Collaborators designed a new way to store massive amounts of energy.
On Thursday, October 10, Roy Gordon and Michael Aziz received a 2019 Eni Award for Innovation in Energy during a ceremony held at the Palazzo del Quirinale in Italy. Every year since 2007, Eni, a transnational energy company operating in 67 countries around the world, awards three major prizes for research in the energy and environment sectors. The Award is also known as the “Nobel Prize for Energy,” according to the Eni press release. Gordon, the Thomas Dudley Cabot Professor of Chemistry and Professor of Materials Science, and Aziz, the Gene and Tracy Sykes Professor of Materials and Energy Technologies, earned this year’s Energy Frontiers award for designing a new type of battery that enables safer, more convenient energy storage from intermittent sources like wind and solar.
“The world needs to end its addiction to oil and gas,” Gordon said during his acceptance speech, “because these fossil fuels are polluting our atmosphere with carbon dioxide, overheating the earth and turning the oceans to acid.”
He and Aziz’s “flow battery” could help the energy industry prioritize renewable energy sources over fossil fuels. Since the sun sets and winds calm, renewable sources need an electrical storage system capable of holding large amounts of electricity for use during production gaps.

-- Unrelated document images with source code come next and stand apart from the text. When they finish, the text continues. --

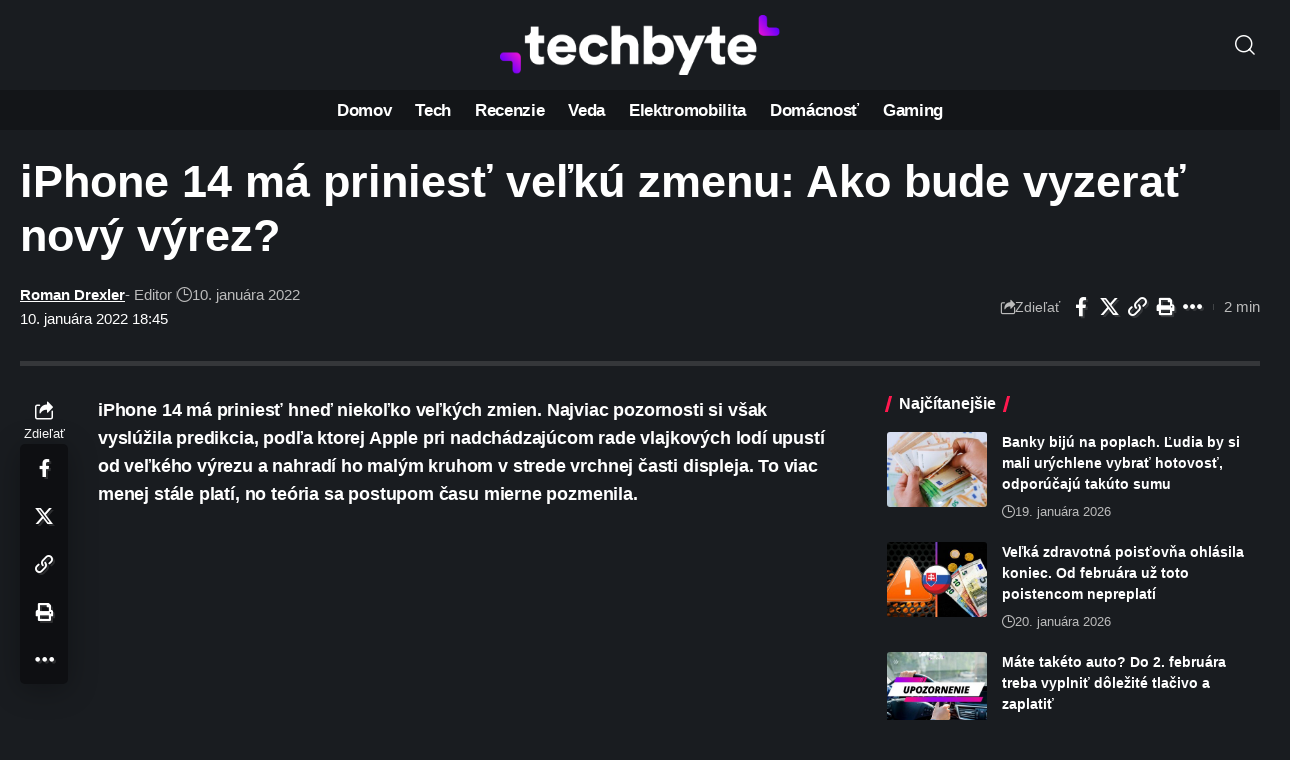

--- FILE ---
content_type: text/html; charset=UTF-8
request_url: https://www.techbyte.sk/wp-admin/admin-ajax.php
body_size: -76
content:
{"content_id":159476,"counted":false,"reason":"previous_conditions_check_failed","type":"post","subtype":"post","storage":[]}

--- FILE ---
content_type: text/html; charset=utf-8
request_url: https://www.google.com/recaptcha/api2/aframe
body_size: 267
content:
<!DOCTYPE HTML><html><head><meta http-equiv="content-type" content="text/html; charset=UTF-8"></head><body><script nonce="dKTqb1pjRcaKDozHR74waA">/** Anti-fraud and anti-abuse applications only. See google.com/recaptcha */ try{var clients={'sodar':'https://pagead2.googlesyndication.com/pagead/sodar?'};window.addEventListener("message",function(a){try{if(a.source===window.parent){var b=JSON.parse(a.data);var c=clients[b['id']];if(c){var d=document.createElement('img');d.src=c+b['params']+'&rc='+(localStorage.getItem("rc::a")?sessionStorage.getItem("rc::b"):"");window.document.body.appendChild(d);sessionStorage.setItem("rc::e",parseInt(sessionStorage.getItem("rc::e")||0)+1);localStorage.setItem("rc::h",'1769091149478');}}}catch(b){}});window.parent.postMessage("_grecaptcha_ready", "*");}catch(b){}</script></body></html>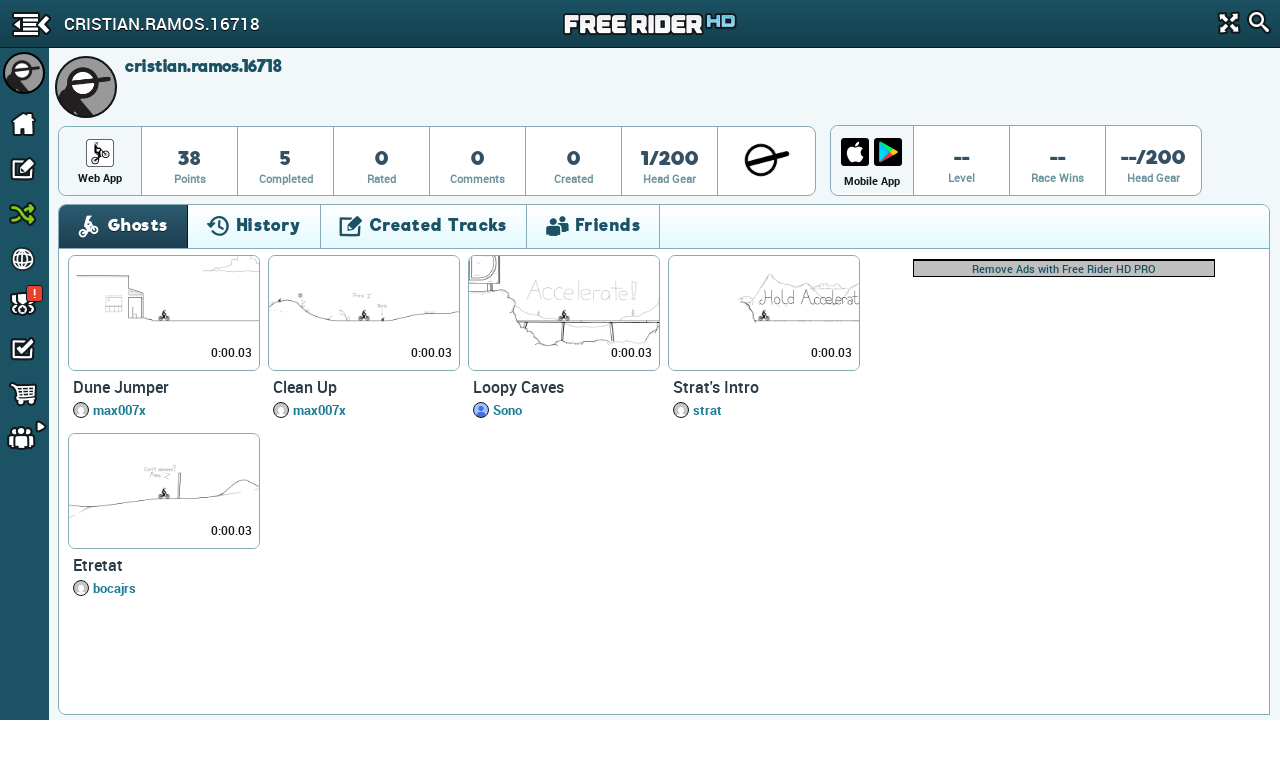

--- FILE ---
content_type: text/html; charset=utf-8
request_url: https://www.google.com/recaptcha/api2/aframe
body_size: 268
content:
<!DOCTYPE HTML><html><head><meta http-equiv="content-type" content="text/html; charset=UTF-8"></head><body><script nonce="Xlo-xILYpSnWmiHhfNURzQ">/** Anti-fraud and anti-abuse applications only. See google.com/recaptcha */ try{var clients={'sodar':'https://pagead2.googlesyndication.com/pagead/sodar?'};window.addEventListener("message",function(a){try{if(a.source===window.parent){var b=JSON.parse(a.data);var c=clients[b['id']];if(c){var d=document.createElement('img');d.src=c+b['params']+'&rc='+(localStorage.getItem("rc::a")?sessionStorage.getItem("rc::b"):"");window.document.body.appendChild(d);sessionStorage.setItem("rc::e",parseInt(sessionStorage.getItem("rc::e")||0)+1);localStorage.setItem("rc::h",'1763740828273');}}}catch(b){}});window.parent.postMessage("_grecaptcha_ready", "*");}catch(b){}</script></body></html>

Some batteries can already store high amounts of electricity, but they’re made with toxic materials like nickel, cadmium and lead, or rare ones like lithium and vanadium. Lithium batteries may have won the 2019 Nobel Prize in Chemistry, but the metal can be flammable and, therefore, less desirable for stationary batteries that store electrical energy at a much larger scale.
“Our ‘flow batteries’ are inherently safe, not poisonous or inflammable,” Gordon said. Since they use naturally abundant elements like carbon, hydrogen, and oxygen, they’re potentially cheaper, too.
In a sustainable future energy system, extra electrical energy from solar panels and wind turbines (top center) is stored in a flow battery during sunny and windy days. A cell stack converts the electrical energy into chemical energy that is then stored in water solutions in the two tanks. When the wind is not blowing and the sun is not shining, electrical energy is regenerated by pumping the solutions from the two tanks back into the cell stack. Image courtesy of Roy Gordon
Gordon is a green research veteran: He invented energy-conserving windows, solar cells that convert sunlight directly to electricity, and several improvements to electronics, including computers that can handle higher memory levels and processing speeds.
Next, Gordon and Aziz will continue to work with chemical companies to expand production of the chemicals required for their battery. In conjunction, they’re collaborating with battery makers to help them launch large-scale production, one step toward a future that no longer needs to burn fossil fuels for energy. “This technology is critical to sustaining the future of our civilization,” Gordon said.